City officials are warning those who live in Chinatown to not be duped by extortion plots or blessing scams that tend to spike this time of year. San Francisco police, the district attorney's office and Chinese community leaders have started passing out fliers to Chinatown businesses to warn them about potential con artists.
City leaders met recently to warn residents on how now to be victimized.
"When I started as a supervisor 16 years ago, extortion at this time of year was a prevalent reality," said Board of Supervisor Aaron Peskin.
Police say Chinese gangsters would threaten local merchants and would leave a plant as a sign for them to pay extortion fees.
"They'd say you owe me $300, $500 or $1,000 for protection," said police Capt. David Lazar.

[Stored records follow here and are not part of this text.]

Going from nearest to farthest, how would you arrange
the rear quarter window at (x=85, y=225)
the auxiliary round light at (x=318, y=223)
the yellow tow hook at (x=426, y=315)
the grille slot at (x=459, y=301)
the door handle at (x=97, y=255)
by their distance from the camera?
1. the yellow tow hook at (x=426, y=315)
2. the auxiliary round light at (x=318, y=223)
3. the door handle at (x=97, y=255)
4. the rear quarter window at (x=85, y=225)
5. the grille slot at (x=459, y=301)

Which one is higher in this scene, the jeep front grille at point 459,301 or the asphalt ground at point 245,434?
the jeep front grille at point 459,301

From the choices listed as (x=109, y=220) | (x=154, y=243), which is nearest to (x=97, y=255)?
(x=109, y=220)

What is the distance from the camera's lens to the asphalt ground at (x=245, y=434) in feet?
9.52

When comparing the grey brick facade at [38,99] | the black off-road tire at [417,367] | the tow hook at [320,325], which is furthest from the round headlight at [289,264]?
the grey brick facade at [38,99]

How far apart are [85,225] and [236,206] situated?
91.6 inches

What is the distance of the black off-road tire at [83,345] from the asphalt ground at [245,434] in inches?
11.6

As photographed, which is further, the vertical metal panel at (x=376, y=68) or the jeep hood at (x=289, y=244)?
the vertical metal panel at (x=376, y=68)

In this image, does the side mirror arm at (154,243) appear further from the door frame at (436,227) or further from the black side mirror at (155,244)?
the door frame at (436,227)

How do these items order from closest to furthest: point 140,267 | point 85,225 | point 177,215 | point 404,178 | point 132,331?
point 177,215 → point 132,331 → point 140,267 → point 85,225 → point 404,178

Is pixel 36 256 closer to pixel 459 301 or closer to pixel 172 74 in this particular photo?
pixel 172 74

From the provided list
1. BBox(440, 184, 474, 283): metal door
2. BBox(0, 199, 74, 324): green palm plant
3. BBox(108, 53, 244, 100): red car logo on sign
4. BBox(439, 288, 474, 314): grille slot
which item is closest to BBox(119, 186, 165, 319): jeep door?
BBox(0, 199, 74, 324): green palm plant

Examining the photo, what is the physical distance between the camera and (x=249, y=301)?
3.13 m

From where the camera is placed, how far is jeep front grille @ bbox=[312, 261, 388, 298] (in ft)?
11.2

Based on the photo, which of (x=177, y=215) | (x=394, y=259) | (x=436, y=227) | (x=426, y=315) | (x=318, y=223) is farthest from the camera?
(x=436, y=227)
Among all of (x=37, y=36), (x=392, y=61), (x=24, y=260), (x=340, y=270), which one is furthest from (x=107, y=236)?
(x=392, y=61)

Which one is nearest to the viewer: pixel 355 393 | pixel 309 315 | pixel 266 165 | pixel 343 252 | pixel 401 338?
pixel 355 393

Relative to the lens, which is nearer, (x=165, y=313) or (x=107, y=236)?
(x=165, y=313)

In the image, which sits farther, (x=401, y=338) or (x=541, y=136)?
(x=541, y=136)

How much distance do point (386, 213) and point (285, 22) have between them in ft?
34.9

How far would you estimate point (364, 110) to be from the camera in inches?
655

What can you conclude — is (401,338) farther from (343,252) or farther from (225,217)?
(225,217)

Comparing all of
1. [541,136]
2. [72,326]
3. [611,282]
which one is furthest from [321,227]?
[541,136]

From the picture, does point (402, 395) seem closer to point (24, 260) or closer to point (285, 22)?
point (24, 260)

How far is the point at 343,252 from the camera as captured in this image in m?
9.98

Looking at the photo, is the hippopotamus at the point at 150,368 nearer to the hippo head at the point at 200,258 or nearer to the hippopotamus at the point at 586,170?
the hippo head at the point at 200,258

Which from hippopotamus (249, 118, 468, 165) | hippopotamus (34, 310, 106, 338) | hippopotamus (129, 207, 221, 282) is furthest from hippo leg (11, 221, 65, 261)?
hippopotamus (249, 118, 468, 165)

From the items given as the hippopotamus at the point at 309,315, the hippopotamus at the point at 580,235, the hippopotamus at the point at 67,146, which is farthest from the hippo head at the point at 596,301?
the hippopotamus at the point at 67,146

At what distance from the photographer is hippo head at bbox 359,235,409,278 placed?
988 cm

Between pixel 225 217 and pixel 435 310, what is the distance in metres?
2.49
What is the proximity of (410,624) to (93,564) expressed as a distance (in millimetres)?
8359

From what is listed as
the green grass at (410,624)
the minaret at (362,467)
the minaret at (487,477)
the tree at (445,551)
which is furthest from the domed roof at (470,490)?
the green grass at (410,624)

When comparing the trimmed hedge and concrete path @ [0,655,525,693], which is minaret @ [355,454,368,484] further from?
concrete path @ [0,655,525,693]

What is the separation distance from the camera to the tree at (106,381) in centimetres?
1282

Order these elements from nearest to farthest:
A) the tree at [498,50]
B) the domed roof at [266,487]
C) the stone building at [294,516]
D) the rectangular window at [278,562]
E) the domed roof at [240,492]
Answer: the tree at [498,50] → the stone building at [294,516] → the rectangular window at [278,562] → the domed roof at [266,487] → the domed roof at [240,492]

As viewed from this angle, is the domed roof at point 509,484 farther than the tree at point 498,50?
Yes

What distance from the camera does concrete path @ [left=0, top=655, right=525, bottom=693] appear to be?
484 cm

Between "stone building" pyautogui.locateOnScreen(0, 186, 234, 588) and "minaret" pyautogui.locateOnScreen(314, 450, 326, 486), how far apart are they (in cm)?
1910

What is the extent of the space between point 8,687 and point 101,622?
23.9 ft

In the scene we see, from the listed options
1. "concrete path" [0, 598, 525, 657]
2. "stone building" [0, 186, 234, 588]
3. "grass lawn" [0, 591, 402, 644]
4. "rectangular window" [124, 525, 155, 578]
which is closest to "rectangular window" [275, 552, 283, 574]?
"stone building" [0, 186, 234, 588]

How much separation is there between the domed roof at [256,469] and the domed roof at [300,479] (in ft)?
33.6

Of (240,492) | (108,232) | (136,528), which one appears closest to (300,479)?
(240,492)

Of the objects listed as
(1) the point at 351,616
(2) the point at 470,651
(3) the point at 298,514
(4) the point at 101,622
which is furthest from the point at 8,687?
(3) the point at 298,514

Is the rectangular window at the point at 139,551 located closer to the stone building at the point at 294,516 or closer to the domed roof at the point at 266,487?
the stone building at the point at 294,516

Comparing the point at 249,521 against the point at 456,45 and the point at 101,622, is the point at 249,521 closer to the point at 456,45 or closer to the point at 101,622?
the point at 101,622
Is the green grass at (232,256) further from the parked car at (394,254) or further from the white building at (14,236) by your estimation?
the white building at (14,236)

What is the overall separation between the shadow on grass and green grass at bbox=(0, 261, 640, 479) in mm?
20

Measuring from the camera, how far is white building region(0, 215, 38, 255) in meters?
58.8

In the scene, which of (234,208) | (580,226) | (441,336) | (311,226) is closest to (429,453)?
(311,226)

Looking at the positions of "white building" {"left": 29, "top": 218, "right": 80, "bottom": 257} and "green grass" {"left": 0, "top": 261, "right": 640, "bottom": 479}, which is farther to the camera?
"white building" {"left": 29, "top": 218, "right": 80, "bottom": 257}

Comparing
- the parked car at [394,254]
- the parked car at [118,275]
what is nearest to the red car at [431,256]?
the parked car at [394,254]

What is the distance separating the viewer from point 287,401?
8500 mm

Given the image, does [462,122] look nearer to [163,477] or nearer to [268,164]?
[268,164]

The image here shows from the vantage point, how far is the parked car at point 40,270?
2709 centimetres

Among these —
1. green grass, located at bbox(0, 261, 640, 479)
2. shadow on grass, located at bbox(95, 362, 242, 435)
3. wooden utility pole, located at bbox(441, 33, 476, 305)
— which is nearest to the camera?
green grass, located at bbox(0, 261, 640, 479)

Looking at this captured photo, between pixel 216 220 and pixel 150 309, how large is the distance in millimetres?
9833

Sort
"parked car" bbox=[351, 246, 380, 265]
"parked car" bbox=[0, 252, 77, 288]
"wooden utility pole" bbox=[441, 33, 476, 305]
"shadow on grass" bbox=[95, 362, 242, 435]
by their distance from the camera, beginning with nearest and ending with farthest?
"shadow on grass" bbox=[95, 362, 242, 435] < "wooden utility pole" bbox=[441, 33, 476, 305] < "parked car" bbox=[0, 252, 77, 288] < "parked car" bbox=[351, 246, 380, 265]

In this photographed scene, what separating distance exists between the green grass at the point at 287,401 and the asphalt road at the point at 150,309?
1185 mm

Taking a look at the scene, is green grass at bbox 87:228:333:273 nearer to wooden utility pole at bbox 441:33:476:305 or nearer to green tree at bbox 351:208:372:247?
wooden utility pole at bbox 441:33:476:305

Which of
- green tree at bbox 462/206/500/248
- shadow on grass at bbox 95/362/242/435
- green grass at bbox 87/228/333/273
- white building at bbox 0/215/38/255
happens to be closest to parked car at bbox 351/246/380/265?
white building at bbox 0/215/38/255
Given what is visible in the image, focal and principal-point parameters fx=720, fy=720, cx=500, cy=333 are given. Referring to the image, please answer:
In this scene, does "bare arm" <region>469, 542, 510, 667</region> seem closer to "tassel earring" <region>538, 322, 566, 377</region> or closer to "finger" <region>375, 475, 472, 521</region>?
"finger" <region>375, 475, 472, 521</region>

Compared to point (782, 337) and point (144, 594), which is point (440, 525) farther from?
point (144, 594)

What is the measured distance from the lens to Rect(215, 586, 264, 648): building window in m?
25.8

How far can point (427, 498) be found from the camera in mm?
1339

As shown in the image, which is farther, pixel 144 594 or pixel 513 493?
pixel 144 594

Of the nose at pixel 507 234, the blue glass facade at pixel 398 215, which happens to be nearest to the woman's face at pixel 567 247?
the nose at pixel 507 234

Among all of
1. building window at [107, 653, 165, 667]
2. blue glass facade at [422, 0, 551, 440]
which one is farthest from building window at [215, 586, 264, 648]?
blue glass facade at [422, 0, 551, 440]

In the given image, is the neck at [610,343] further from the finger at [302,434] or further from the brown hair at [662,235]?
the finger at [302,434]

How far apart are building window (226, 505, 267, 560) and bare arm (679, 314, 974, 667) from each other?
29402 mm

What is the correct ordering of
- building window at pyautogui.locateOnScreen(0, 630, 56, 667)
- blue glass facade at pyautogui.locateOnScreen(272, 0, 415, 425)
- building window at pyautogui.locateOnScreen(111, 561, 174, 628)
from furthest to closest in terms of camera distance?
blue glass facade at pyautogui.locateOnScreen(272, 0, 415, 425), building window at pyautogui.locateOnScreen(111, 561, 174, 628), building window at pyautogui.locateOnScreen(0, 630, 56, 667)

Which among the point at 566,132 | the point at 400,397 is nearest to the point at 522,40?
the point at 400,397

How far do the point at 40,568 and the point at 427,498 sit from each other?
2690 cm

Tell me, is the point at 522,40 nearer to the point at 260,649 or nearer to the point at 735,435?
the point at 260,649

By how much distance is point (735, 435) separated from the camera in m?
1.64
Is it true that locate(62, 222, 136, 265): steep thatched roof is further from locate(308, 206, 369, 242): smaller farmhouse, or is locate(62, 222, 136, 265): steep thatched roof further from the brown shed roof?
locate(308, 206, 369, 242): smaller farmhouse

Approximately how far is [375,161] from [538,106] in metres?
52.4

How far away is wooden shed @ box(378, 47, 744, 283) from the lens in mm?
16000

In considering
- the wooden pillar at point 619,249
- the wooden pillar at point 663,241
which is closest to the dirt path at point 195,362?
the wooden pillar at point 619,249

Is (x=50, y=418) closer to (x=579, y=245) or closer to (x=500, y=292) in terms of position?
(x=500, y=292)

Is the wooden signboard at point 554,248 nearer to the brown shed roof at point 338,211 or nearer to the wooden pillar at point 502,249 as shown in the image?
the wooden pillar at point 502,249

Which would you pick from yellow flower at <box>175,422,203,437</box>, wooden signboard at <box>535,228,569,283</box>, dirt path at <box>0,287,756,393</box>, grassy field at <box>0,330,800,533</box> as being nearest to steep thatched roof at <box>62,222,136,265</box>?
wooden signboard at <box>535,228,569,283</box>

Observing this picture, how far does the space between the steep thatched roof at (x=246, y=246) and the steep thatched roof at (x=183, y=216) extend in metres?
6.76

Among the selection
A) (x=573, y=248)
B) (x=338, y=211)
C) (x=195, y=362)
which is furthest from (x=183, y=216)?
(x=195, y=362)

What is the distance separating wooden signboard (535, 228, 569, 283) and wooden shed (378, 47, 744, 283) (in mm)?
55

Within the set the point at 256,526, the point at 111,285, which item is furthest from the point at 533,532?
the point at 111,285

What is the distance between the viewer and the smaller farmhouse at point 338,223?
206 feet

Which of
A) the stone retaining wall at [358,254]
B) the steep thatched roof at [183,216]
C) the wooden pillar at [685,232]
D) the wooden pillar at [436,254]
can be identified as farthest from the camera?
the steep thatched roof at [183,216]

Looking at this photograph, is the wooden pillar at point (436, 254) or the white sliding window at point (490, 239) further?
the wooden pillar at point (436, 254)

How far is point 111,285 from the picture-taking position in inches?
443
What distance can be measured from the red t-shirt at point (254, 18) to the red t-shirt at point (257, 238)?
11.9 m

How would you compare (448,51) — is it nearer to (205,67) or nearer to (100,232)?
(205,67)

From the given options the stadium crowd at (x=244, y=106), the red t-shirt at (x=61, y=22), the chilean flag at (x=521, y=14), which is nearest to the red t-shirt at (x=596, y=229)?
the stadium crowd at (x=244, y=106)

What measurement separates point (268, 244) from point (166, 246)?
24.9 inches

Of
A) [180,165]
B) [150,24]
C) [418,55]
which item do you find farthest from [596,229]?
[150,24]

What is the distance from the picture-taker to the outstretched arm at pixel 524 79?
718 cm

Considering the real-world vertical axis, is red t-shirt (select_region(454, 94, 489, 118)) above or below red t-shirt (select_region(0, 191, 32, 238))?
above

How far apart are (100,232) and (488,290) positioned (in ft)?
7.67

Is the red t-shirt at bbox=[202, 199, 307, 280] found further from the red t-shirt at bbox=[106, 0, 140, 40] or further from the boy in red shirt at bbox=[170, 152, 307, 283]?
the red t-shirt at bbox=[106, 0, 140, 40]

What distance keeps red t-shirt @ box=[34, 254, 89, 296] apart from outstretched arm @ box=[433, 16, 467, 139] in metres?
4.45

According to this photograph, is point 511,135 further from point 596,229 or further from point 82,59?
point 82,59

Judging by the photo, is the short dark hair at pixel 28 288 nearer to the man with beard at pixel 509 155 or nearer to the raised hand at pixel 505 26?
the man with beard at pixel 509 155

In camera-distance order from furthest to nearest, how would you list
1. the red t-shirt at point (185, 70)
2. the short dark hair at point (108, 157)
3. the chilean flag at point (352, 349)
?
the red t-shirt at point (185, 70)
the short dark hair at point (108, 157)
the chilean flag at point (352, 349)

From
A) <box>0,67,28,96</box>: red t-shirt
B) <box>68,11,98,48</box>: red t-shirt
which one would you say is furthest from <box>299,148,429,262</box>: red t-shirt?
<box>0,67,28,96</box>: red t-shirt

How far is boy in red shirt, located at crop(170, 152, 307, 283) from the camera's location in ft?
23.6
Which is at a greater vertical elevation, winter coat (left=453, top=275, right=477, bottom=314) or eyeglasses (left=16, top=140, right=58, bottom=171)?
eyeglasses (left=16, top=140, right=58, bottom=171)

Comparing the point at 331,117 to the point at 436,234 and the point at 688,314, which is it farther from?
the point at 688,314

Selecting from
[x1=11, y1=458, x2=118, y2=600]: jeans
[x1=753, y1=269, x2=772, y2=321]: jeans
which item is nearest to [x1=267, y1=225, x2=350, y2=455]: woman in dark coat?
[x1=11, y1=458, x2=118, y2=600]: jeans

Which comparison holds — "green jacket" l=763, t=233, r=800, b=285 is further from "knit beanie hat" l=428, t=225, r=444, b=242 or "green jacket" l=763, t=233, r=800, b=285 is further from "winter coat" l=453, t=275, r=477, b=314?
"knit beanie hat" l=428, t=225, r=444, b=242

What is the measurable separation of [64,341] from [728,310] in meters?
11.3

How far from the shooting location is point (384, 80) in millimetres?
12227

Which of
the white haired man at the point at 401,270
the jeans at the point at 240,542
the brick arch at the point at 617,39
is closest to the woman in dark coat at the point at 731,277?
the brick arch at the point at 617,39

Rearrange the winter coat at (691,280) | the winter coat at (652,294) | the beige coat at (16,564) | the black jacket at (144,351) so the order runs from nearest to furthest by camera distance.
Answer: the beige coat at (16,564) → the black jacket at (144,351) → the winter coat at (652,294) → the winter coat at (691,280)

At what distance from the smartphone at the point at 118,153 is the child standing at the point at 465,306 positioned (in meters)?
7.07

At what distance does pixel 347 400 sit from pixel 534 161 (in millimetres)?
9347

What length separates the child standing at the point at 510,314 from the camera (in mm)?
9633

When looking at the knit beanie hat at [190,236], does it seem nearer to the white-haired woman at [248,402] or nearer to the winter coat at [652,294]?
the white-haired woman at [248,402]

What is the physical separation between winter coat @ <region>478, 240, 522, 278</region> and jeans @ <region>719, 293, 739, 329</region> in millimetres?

"It was not uncommon that you (would) hear (someone) ask (an) owner for money or someone would come in and bring you a potted plant or pottery and ask you for rent," said Sarah Wan, who works at the Chinatown Community Youth Center. "And (if) you don't (pay) they do something funny to disturb your business."
The crooks were able to perpetuate the extortion because police say many Chinese businesses would not report the crime.
"There are cultural issues and there are issues with people's immigration status and so they believe reporting a crime will subject them to deportation," interim Police Chief Toney Chaplin said.
The city's sanctuary city law would deter such a deportation, however. And law enforcement officers are encouraging would-be victims to come forward and report criminal behavior even if they are not legal citizens of the U.S.
Lazar said there was not reported case of extortion in Chinatown last year. But so-called blessings scams still exist.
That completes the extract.